▸ **Task brief**
Every line of the entries below that includes "zebra" belongs in the answer, copied as written.

****************

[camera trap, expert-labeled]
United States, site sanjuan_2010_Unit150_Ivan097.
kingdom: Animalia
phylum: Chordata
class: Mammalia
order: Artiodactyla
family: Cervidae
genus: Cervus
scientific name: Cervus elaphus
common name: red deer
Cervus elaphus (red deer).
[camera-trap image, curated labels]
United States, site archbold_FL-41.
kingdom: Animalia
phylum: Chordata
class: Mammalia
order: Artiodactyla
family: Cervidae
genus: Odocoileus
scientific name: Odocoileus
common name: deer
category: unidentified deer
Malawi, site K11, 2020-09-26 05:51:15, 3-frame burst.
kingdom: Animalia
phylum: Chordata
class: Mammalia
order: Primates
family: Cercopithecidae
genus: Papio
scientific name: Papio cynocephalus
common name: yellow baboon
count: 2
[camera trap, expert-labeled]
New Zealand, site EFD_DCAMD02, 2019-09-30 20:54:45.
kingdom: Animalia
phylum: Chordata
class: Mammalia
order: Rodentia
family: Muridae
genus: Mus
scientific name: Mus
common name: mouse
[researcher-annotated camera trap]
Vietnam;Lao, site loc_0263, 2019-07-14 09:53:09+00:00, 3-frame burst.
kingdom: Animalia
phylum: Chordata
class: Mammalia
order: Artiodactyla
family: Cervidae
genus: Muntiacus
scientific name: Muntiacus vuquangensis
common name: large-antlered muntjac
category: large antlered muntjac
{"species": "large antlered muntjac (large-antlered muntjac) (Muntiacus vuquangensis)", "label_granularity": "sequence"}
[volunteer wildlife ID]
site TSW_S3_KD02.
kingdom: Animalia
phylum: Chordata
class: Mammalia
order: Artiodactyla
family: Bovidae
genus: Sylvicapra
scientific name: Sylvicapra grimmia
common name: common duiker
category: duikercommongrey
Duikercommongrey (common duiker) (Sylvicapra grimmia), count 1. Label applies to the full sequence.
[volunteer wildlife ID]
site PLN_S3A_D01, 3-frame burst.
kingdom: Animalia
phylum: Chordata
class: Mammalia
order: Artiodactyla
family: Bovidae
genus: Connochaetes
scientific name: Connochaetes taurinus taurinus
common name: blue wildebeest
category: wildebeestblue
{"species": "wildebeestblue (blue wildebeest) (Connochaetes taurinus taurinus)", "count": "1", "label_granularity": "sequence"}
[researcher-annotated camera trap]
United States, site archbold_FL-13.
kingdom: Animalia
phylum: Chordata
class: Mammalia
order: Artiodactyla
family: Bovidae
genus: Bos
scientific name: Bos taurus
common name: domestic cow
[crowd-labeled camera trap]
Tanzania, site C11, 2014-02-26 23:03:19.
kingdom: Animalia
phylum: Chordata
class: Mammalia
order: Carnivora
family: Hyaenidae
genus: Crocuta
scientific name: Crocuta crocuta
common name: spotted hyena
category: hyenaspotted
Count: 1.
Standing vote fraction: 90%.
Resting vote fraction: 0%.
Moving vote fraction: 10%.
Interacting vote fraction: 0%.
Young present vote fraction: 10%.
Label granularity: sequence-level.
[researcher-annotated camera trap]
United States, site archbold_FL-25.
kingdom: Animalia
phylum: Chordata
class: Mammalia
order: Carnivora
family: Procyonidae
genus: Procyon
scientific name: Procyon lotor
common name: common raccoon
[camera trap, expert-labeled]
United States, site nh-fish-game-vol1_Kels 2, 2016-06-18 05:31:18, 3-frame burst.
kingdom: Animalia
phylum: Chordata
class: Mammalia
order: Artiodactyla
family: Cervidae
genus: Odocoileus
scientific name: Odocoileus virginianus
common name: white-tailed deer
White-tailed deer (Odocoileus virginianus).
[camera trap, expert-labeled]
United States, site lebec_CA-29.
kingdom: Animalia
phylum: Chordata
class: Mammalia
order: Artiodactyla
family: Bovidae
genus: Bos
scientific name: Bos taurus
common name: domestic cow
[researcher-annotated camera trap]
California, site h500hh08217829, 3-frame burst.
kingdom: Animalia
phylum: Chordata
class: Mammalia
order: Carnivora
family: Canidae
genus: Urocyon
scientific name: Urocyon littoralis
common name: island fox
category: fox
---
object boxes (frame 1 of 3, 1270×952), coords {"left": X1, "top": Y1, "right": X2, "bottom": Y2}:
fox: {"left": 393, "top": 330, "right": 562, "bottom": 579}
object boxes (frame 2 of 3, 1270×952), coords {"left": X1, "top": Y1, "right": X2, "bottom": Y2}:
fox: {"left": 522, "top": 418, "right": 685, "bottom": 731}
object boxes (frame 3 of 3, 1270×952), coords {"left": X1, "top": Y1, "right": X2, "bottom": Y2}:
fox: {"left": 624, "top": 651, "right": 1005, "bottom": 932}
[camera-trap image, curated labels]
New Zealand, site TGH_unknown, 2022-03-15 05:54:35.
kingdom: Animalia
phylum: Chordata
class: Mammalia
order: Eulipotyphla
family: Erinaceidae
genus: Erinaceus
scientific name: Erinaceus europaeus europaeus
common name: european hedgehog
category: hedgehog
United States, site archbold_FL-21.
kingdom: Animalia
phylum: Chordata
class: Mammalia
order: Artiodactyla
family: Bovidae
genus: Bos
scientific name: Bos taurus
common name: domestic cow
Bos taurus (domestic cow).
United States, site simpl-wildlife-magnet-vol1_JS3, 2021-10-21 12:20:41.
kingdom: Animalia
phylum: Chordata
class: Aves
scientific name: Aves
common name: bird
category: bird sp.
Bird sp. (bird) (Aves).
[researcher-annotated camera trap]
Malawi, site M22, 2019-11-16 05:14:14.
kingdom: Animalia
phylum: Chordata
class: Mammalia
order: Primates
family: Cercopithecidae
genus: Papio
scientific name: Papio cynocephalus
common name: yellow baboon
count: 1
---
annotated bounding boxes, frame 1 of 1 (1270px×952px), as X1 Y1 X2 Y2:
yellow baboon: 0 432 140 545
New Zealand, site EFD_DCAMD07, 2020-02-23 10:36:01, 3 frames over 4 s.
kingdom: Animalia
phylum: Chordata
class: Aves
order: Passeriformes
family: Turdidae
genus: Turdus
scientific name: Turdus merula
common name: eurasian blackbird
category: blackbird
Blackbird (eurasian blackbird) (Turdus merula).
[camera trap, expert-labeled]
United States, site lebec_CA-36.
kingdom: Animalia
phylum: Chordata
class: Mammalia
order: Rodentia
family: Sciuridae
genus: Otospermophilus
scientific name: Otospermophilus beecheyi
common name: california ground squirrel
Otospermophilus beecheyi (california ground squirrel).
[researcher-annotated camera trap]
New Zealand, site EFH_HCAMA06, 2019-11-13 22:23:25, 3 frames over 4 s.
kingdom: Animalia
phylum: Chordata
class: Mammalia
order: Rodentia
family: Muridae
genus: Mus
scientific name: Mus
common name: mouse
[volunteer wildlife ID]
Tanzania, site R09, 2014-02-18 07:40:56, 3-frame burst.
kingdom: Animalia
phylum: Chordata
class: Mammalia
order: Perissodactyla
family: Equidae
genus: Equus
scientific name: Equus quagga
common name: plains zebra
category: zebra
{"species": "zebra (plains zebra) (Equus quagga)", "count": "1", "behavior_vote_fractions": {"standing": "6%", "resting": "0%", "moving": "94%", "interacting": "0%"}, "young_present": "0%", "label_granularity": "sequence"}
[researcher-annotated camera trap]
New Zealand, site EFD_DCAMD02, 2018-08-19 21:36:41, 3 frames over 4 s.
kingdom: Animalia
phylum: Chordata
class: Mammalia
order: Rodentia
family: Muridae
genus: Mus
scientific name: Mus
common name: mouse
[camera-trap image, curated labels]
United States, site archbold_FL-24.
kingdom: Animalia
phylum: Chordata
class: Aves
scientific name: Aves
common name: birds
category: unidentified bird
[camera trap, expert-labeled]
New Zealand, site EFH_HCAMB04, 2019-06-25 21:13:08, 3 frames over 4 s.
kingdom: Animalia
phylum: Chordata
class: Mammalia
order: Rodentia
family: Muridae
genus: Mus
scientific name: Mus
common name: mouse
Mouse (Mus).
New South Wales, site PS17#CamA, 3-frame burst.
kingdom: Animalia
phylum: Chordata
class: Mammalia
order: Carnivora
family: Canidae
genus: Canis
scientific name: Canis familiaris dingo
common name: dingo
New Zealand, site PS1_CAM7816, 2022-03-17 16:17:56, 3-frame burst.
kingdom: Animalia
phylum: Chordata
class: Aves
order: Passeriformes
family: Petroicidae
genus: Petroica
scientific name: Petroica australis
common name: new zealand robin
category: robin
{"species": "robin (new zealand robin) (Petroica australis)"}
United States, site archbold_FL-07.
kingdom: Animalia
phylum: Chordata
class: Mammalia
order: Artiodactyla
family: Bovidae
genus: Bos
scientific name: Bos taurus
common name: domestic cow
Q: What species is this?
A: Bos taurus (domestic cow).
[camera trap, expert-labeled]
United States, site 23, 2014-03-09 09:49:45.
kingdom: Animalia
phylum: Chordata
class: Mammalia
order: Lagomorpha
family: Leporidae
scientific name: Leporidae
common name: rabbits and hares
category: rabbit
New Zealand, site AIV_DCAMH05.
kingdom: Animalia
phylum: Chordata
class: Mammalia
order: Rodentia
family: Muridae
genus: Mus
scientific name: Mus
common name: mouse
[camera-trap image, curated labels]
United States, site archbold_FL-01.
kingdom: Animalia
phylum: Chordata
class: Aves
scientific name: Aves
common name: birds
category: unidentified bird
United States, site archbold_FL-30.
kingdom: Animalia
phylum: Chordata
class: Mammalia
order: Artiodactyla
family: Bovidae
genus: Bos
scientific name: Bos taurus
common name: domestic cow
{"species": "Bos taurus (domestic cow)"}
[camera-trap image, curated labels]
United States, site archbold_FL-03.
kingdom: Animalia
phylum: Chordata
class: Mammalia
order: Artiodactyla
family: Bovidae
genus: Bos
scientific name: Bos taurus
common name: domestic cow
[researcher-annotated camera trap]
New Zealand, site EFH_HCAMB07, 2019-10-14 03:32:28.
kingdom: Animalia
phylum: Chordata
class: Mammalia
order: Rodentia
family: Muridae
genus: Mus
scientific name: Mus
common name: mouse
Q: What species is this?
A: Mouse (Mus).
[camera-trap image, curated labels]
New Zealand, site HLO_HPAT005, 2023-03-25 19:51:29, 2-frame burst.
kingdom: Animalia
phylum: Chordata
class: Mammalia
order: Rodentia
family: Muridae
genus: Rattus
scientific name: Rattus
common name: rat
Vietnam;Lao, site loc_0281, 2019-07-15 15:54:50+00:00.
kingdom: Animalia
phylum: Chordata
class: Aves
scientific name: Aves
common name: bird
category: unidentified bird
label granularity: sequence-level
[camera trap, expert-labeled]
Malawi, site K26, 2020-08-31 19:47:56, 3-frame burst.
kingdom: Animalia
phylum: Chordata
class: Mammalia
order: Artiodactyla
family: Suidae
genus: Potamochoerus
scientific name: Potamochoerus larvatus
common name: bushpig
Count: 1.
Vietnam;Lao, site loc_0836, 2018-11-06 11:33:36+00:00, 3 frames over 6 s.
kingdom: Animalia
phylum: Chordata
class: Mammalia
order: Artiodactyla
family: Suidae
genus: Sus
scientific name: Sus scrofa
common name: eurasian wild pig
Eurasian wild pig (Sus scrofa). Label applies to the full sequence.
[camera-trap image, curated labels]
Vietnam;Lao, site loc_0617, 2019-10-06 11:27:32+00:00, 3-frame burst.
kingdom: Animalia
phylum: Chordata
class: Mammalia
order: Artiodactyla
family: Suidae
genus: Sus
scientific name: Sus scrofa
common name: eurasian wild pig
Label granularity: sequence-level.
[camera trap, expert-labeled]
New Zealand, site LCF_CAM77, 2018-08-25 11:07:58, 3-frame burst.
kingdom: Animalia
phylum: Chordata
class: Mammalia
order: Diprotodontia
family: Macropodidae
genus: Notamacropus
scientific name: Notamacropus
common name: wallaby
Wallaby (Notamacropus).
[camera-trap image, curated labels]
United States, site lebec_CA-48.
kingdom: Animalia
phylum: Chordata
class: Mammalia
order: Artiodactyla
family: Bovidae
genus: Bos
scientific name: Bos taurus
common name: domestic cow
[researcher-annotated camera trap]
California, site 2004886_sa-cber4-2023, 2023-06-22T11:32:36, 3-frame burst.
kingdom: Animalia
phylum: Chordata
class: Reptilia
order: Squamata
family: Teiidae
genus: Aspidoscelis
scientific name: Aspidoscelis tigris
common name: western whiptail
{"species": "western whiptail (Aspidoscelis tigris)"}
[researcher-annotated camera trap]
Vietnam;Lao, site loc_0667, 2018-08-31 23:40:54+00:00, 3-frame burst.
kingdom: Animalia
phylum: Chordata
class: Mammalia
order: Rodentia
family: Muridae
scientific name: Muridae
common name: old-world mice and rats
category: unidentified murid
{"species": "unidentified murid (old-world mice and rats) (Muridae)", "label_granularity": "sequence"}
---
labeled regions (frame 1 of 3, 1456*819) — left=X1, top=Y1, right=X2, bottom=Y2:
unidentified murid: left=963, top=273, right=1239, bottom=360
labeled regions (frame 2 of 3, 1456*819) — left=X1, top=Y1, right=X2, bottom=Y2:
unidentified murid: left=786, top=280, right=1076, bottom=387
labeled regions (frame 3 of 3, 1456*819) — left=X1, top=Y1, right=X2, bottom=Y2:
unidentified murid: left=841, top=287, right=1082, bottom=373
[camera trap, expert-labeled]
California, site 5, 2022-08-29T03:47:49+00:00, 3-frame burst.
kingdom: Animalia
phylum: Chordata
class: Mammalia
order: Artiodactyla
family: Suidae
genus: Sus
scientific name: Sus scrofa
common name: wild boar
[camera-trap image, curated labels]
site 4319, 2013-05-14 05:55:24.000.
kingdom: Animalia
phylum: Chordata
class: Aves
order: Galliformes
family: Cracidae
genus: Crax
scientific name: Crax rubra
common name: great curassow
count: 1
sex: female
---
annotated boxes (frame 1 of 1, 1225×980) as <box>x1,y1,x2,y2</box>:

****************

▸ **Answer to the problem**
common name: plains zebra
category: zebra
{"species": "zebra (plains zebra) (Equus quagga)", "count": "1", "behavior_vote_fractions": {"standing": "6%", "resting": "0%", "moving": "94%", "interacting": "0%"}, "young_present": "0%", "label_granularity": "sequence"}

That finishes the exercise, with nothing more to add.